INDIAN RIVER COUNTY — Several residents gathered Tuesday morning outside of the county commission chambers to protest a proposal to make masks mandatory.
Nearly 30 residents held up signs at 8:30 a.m. in front of the building, saying a requirement to wear masks for the general public is a violation of their freedom. The signs read, “Keep your laws off my body” and “‘No’ to mask mandates.”
County officials said wearing masks will help to prevent the spread of the coronavirus, which has spiked in Florida in the last few weeks.
County officials will make a decision whether to approve the mandatory mask ordinance at the 9 a.m. meeting. If approved, the regulation would go into effect at midnight Thursday.
One of the organizers of the protest, Jennifer Pippin, a healthcare professional, said the masks should be a choice for citizens.
“It should be a choice. If people want to stay home and wear a mask, I will never down somebody for that,” said Pippin, 35, Vero Beach. “It is a violation of our freedoms. Most masks have zero virus protection – cloth masks, bandannas, surgical masks, N-95 masks.”
Jennifer Pippin, a health professional, says masks should be a choice for IRC residents. Pippin is gathered with about 30 people at the county chambers to speak against a mask mandate being considered by the county. #VeroNews pic.twitter.com/ESuTYd8Zjd
— Nicholas Samuel (@JournalistNickS) July 14, 2020
The proposed regulation would require residents to wear masks in all indoor public spaces where social distancing is not possible, along with outdoor spaces where more than 50 people are gathered, including festivals.
The ordinance does not apply to parks or beaches. Those exempt from the regulation are children under 2 years old, those practicing social distancing, exercising, eating or drinking, and those who might have health issues if they wear masks.
Those who violate the ordinance will face fines from $20 to $100, county officials said.
Pippin, a former surgical and x-ray technician for Cleveland Clinic Indian River Hospital for 10 years, said healthcare workers are required to wear masks to protect them from potential contamination during operations and surgical procedures. But, Pippin, who has been in private practice for five years, said the masks were not designed to protect people from viruses.
“They are not for virus protection,” Pippin said.
However, the Center for Disease Control and Prevention said wearing face cloth coverings will most likely reduce the spread of COVID-19. The CDC said the face masks should not be worn by children under 2 years old, those who have trouble breathing, or those who can’t remove the mask without assistance.
Pippin said she and her family will wear masks if the county passes the mandatory law, even if she doesn’t agree with it. The mother and wife said she regularly talks with her daughter, 14, and son, 11, about the virus.

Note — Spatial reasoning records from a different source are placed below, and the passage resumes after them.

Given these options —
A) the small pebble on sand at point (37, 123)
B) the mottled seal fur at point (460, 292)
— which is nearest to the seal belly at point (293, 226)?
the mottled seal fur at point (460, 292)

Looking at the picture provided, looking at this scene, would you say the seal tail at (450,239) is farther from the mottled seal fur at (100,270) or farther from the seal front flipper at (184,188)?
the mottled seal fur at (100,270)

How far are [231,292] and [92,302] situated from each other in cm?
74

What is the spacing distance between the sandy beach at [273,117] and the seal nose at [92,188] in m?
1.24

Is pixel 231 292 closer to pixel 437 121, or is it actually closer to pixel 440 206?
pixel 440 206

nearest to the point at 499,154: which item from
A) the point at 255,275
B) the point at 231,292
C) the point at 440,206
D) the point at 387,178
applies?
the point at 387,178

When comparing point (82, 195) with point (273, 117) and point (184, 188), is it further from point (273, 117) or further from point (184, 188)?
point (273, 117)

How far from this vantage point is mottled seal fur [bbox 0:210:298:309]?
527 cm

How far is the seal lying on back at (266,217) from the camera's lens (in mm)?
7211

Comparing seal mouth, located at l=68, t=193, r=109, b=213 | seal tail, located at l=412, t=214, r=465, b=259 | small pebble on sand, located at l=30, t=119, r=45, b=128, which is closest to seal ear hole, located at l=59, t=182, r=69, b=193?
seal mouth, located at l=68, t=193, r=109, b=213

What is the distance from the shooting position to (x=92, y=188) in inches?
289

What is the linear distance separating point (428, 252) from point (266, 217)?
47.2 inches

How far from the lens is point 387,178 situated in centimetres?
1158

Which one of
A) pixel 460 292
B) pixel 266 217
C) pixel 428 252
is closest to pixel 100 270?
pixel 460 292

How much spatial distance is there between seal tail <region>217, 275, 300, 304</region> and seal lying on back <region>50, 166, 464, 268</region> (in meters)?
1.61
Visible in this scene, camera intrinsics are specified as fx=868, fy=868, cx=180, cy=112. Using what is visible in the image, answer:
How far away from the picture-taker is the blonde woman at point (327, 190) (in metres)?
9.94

Pippin said her children are not sick and will be attending class in person when schools reopen in the fall. Pippin’s daughter is an incoming freshman at Vero Beach High School, and her son is a sixth-grader at Imagine Schools South Vero Charter School.
But, Pippin said she is not allowing her children to attend summer camp because of mask mandates.
Tuesday, Indian River County had 1,337 virus cases, including 22 deaths. There were at least 34 people with the infection hospitalized at Cleveland Clinic Indian River Hospital, officials said.
Florida has nearly 300,000 coronavirus cases, including more than 4,400 COVID-19 related deaths, according to the Florida Department of Health. There have been 134,704 coronavirus-related deaths in the United States, the World Health Organization reports.
Indian River County has a population of nearly 160,000 residents, according to the U.S. Census Bureau. On June 26, the county implemented face mask regulations, encouraging, but not requiring the general public or customers to wear face coverings.
All residents in unincorporated Indian River County are required to wear masks if they visit indoor county facilities or ride the Go-Line Bus. Employees at businesses that serve the public must also wear masks.
Municipalities such as Sebastian, Vero Beach and Fellsmere also require residents to wear masks if they go to indoor facilities.